Search code examples
cfloating-pointieee-754floating-point-precisionrepresentation

Finding next IEEE 754 representable number (towards -INF) with C?


I am trying to write a function that takes in a 32-bit floating point number (that has been converted from a 32-bit binary string) and returns the previous representable float in 32-bit binary. So far I have the conversion from binary to float down, but I am having troubles understanding how to find the next representable IEEE 754 value. Can't you just subtract the smallest representable value possible (000 0000 0000 0000 0000 0001)? Also, what (if any) are the benefits of converting from IEEE 754 to Float before finding the closest representable binary value?

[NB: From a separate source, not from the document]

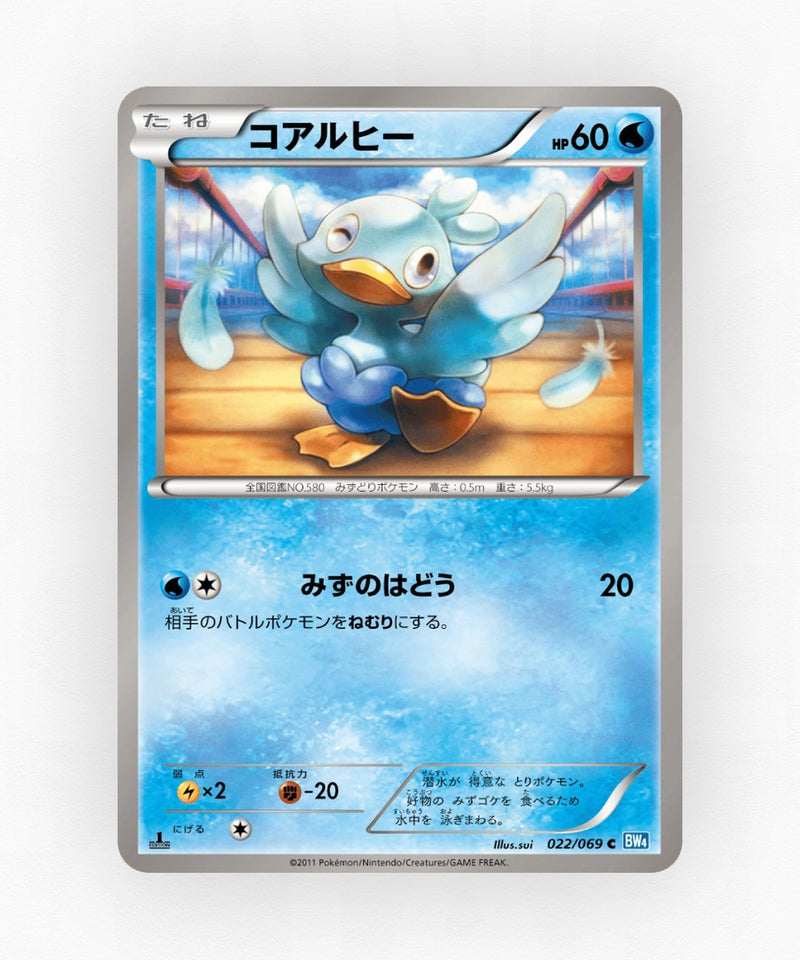 pk-bw4_ja-22-1e-non-holo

So far I only have a function that converts a floating point number to simple precision 32-bit binary. I would include my code, but this is for school so I feel iffy about putting it online/getting explicit corrections and advice.


Solution

  • Q: Can't you just subtract the smallest representable value possible?
    A: No. Floating point numbers are distributed logarithmically, not linearly. Subtracting any fixed value like 0.000001 would have no effect on large float and have overly large effects on tiny float values.

    Q: what ... are the benefits of converting from IEEE 754 to Float before finding the closest representable binary value?
    A: "IEEE 754" to "Float" are typically the same type - no conversion occurs. Both are 32-bit numeric representations.

    Following depends on float being IEEE 754 binary32. It also depend on the endian of the int32_t and float to match. It returns NaN when the input is -INF.

    float nextdown(float x) {
      union {
        float x;
        int32_t i;
      } u;
      u.x = x;
      if (u.i > 0) {
        u.i--;
      }
      else if (u.i < 0) {
        u.i++;
      }
      else {
        u.i = 0x80000001;
      }
      return u.x;
    }
    

    The above does not well handle NaN. A simple extra test:

    float nextdown(float x) {
      // catch NaN
      if (x != x) return x;
    
      union {
        float x;
        int32_t i;
      } u;
      ...
    

    Note: OP's desired function is nearly the exact same as <math.h> nextafterf(x,-1.0f/0.0f) which was used to test this code. Differences in NaN and -INF.